Sunday, August 9, 2009

Military Intelligence

According to this lead article at the NYT today, it looks like the Obama administration either instructed, or allowed, Defense Department officials to take climate change seriously as a strategic threat, and begin to make plans and alter existing ones.

Good. About time.

It might have been "allowed" since these folks are generally smarter than the average cucumber, and I know for a fact that large numbers of them "believed in" climate change through the dark anti-science days of Bush, when thinking about such things while on the job was definitely discouraged.

(A real scientist, of course, doesn't "believe in" anything. But that term, as in "...so you believe in all this climate change twaddle?" can be useful shorthand.)

A few years ago I had occasion to talk to a researcher at the Army War College in Carlisle, PA. This was a smart guy, and I had read and appreciated one of his papers, and called him up to talk about a point or two. He had time, and so we chatted for a while. Towards the end of the conversation I asked, "so, why aren't you teaching how climate change is foundational to many of these conflicts we are seeing."

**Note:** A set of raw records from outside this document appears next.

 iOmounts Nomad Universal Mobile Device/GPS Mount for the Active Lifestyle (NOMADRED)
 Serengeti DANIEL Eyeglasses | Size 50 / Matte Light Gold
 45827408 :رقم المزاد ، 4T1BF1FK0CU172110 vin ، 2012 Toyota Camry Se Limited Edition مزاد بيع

Because of course it is. Climate change, together with lack of development and populations become too large for traditional forms of subsistence, is driving conflicts and tensions all over the Old World, particularly in a broad swath from Mali and Nigeria to western China. Even in Afghanistan, where we have "boots on the ground" as the Pentagon is fond of saying, we tend to forget that a twenty-year drought has severely affected farming. We shouldn't be surprised if the people in these places, especially the young men, resort to banditry and brigandage and, because it suits them religiously to think of themselves as jihadis, not thieves and drug runners, they dress it up as an Islamic insurgency.

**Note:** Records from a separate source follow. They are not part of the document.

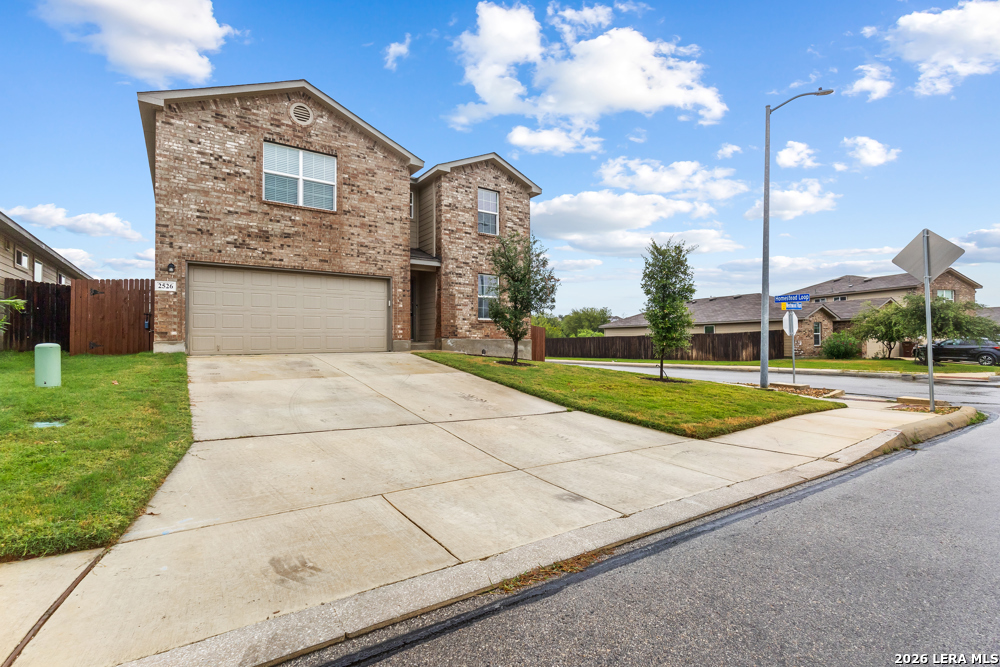 2526 WENTWOOD RUN, San Antonio, TX 78245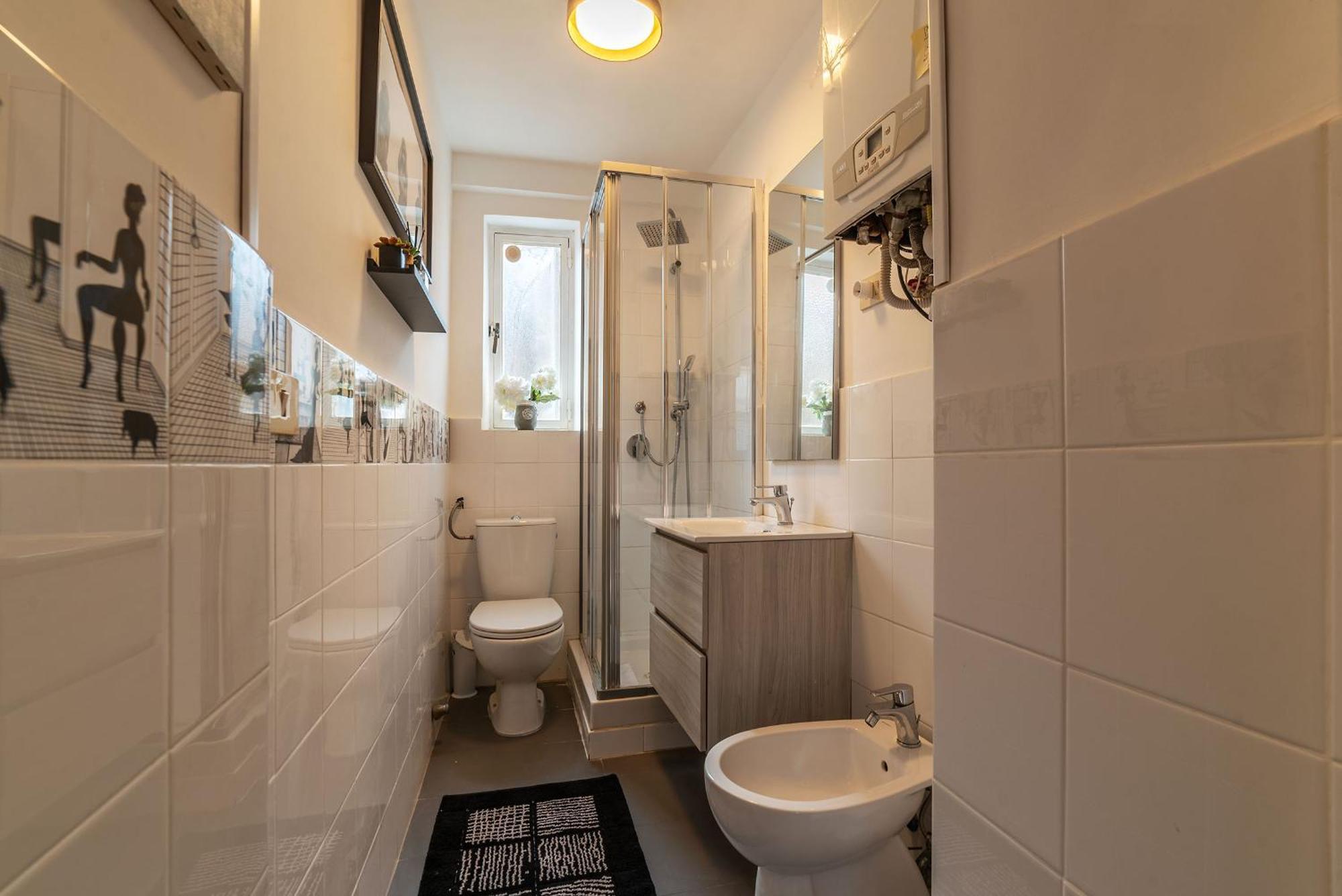 Piazza Navona Penthouse Lejlighed Rom Eksteriør billede
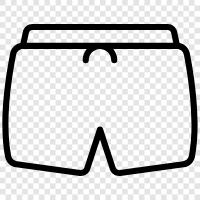 pants, clothing, clothing manufacturer, clothing store icon svg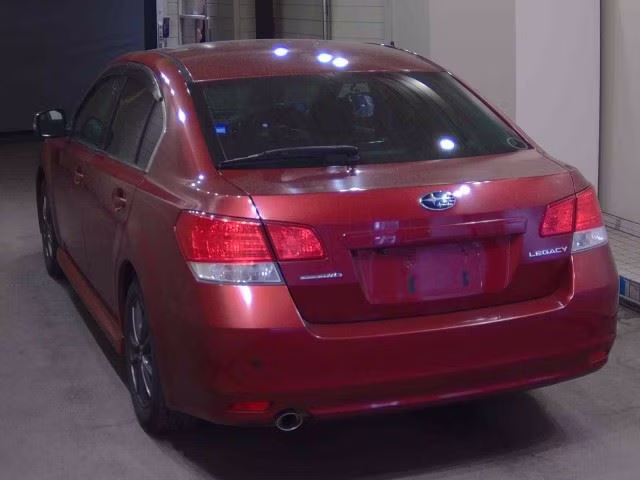 SUBARU LEGACY B4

If things were that difficult in western countries, more young men would become gangsters too.

This is not to excuse the Taliban and their ilk, just to help us see who they really are. If your average Ahmed Talibani could go to college and get a decent paying job and raise a nice middle-class Afghani family and go to mosque every Friday, do you really think he'd prefer to hide in holes in the desert and take pot shots at helicopters, with all the risk that entails?

Anyway, the professor agreed with me on the fact that climate change was a driver in these conflicts, but mumbled something non-committal in response when I asked the question again, finished the conversation, said goodbye, and hung up. I got the distinct impression that while he agreed with me, he was keeping his head down and wasn't willing to rock the boat or bring up the subject as long as Bush was President and Don Rumsfeld his boss.

I don't blame him too much, I guess, but so much for the superior courage of the military, huh?

I can say this out loud when others perhaps can't, because I served for many years, AND won an honorable discharge at tribunal in a protest case against my superiors' collective lack of intelligence and ability to see things as they really were. This was during the Thatcher administration, and the issues were Greenham Common and closing coal mines, and the then-class ridden, conservative RAF brass probably sided with Thatcher for the most part, but the principle remains the same. In an open democracy, the military cannot just always follow its orders. It has to think about them too, question them when they are stupid or wrong, and occasionally even refuse to follow them. Freedom and democracy is not well served by public servants who refuse to think for themselves and ask difficult questions.

We've known this ever since we opened those gates at Buchenwald in the spring of 1945.

We refined the system after William Calley ordered those illegal killings at My Lai.

There is, in fact, a whole system of understanding related to legal and illegal orders, and when you should follow them and when refuse. It seems however, that it broke down during the Bush administration.

This relative lack of officers who failed to stand up during the Bush years is particularly shameful, because the consequence of speaking out, for those who wanted to think strategically about climate change, or for those who opposed torture, was only, in the worst possible scenario, that they would lose their jobs or have to do a different one.

Big deal.

Now that the military is officially allowed to think again, we may wish to hand out a few extra medals for the one or two really bright and courageous servicemen and women who, during the Bush administration, did work that bit harder and take a few risks to keep climate change and other unpopular issues, such as a principled opposition to Cheney's and Rumsfeld's torture policy, on the Defense Department agenda.

It takes an extra bit of guts and courage to think the unpopular thought, and bit more then to stand up and say the unpopular thing. We should always encourage this, not discourage it.

Then we'll be freer and stronger, not the other way around.